7. Southern Ground, 114 17th Avenue South
The recording studio owned by musician Zac Brown for the past decade began as a Sunday school building for the Addison Avenue Cumberland Presbyterian church 120 years ago. The congregation, which bought the property at the southeast corner of Addison Avenue (now 17th Avenue South) and McGavock Street in 1897, worshipped there from 1901 until 1950. The building subsequently housed the Nashville School of Fine Art, the Nashville Royal Order of Moose lodge and a Veterans of Foreign Wars clubhouse before Monument Records head Fred Foster purchased it in 1968 and transformed it into a recording studio. Monument artists like Kris Kristofferson and Larry Gatlin recorded their early albums at the studio Sammi Smith cut her hit version of Kristofferson’s “Help Me Make It Through the Night” there, and Tom T. Hall recorded “Homecoming.” During part of the 1970s and 1980s, it operated as Young ‘Un Studios. Brown bought the building in 2012 and renovated the studio. In the past decade, Zac Brown Band and acts ranging from Kacey Musgraves and Dwight Yoakam to Megadeth and Foo Fighters have recorded there. Brown put the studio on the market, putting the future of both the studio and the structure in question.

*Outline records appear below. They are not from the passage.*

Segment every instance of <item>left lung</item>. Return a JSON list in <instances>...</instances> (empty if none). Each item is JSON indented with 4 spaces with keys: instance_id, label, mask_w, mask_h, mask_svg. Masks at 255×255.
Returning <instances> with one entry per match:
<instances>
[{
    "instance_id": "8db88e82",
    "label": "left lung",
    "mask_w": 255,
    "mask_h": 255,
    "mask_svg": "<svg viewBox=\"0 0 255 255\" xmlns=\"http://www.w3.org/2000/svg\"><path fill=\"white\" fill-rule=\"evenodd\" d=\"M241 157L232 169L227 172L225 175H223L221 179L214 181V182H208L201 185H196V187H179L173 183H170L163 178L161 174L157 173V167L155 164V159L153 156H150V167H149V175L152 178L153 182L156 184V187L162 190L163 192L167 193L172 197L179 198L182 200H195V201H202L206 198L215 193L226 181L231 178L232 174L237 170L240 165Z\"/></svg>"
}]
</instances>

8. Woolworth Building, 221 Fifth Avenue North
The interior of The Woolworth Building is currently undergoing extensive renovations as it prepares to re-open next year as the Woolworth Theatre. While we applaud uses that keep this site accessible to the public, we also want to remind the current occupants that they are stewards of one of the most important spaces in this city’s history. Built in the 1890s, this building was occupied for 80 years, from 1913-1993, by retailer F.W. Woolworth Co. In 1960, it became the focal point of efforts to desegregate the city’s lunch counters. Because of those events, the Woolworth Building is now a national historic site. The previous tenant, the Woolworth on 5th restaurant, sought to preserve as much of the original interior architecture as possible and emphasized this history before closing last year due to the COVID-19 pandemic. As the current tenants prepare for the next chapter in the story of this site, we recommend that they bring in a with a specialization in the Civil Rights Movement or Black Freedom Struggle, a trained historic preservationist, and a conservator who can assist with the identification and care of the building’s remaining historic elements. Sometimes, historic preservation encompasses not only a building’s exterior but also respect for the interior where historic events took place.
9. Coca-Cola Bottling Plant, 1525 Church Street
Known to many as the Old Jim Reed Showroom, this 1920s brick warehouse building was originally part of the Coca Cola Bottling Works. In the 1970s, the soft drink bottling plant was converted for use as Jim Reed’s automobile dealership. Located in Midtown, the building is an excellent example of ornate industrial architecture from the early twentieth century and perhaps Nashville’s last remaining historic soft drink bottling plant. Members of the community are worried that this unique historic landmark could be demolished for new development. In the 1990s, part of the building was converted into a nightclub. The plant building previously appeared on the 2014 Nashville Nine. With downtown high-rise development now extending along the West End-Church Street corridor, the likelihood the building will be demolished is increasing.